第四一話 最初に言ってよ、眼鏡君
「ポリーナちゃん。アップルパンの場所って、どこがいいと思う?」
ベーカリー「トランジット」の開店前のひと時。
パンの陳列ケースの前で腕組みをしながら、リョーコが隣のポリーナに助言を求めた。
「うーんとね。メロンパンとシュガーバターパンの間がいいんじゃないかな」
ポリーナが即答する。
「あら、どうして」
リョーコが横目でポリーナを見る。
母親譲りの金髪の少女は、人差し指を立てて得意げに説明した。
「甘さが強いものから順番に並べていくと、お客さんがわかりやすいんじゃないかなと思って」
うーん。
この歳で、どうしてそのようなことを考え付くのか。
「すっごーい。ポリーナちゃん、経営の才覚ありね」
ポリーナがぼそりと返す。
「たしかに、リョーコお姉ちゃんはそういうのあまり向いてなさそうだよね」
おっと。
まだ社会をよく知らないはずの少女の目には、元ドクターであるこの私はどう映っているのか。
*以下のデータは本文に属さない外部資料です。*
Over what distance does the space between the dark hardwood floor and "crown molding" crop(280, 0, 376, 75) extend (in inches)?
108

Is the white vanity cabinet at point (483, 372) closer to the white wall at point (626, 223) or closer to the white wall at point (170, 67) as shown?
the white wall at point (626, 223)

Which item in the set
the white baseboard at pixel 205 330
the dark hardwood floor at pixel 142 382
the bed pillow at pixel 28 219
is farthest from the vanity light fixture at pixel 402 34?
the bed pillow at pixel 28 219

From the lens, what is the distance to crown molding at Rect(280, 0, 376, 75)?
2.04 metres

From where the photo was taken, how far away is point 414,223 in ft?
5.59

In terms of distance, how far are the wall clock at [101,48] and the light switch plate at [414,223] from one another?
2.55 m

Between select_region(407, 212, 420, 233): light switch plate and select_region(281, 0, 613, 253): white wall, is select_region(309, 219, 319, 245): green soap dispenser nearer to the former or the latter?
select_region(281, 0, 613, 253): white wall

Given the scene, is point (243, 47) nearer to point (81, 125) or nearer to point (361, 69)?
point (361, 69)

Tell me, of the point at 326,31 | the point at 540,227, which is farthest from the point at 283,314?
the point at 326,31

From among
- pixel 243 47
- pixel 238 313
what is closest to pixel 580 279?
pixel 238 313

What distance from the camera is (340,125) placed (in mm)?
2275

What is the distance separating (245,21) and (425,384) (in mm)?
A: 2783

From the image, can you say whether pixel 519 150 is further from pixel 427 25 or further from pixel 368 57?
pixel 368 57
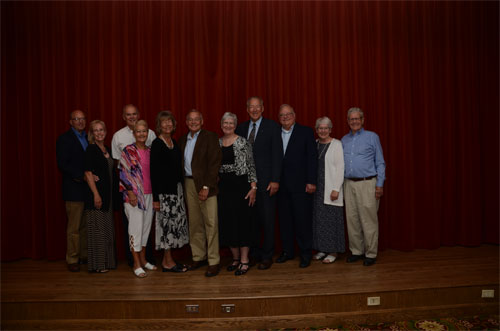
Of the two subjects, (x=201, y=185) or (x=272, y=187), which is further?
(x=272, y=187)

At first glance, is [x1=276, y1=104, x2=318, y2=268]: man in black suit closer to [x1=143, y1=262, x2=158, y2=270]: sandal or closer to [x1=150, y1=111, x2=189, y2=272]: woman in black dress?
[x1=150, y1=111, x2=189, y2=272]: woman in black dress

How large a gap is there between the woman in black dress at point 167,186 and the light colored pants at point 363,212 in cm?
169

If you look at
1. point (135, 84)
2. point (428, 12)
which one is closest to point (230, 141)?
point (135, 84)

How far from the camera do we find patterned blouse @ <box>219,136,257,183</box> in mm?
3020

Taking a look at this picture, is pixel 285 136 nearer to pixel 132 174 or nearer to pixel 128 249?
pixel 132 174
まあ内気なインテリという感じの私だ。魔導士とか、それこそ治癒師とか。
ここはひとつ、きいてみるとしよう。
「それじゃあ、私が向いていそうな仕事って、どういうやつ?」
「細工職人とか、画家とか」
想像以上に自分の内面と向き合う奴だった。
モデラ―に、同人誌作家か。
どんなオタ女よ。
確かにドクターって、経済観念や社交性が皆無って人も多いけれど。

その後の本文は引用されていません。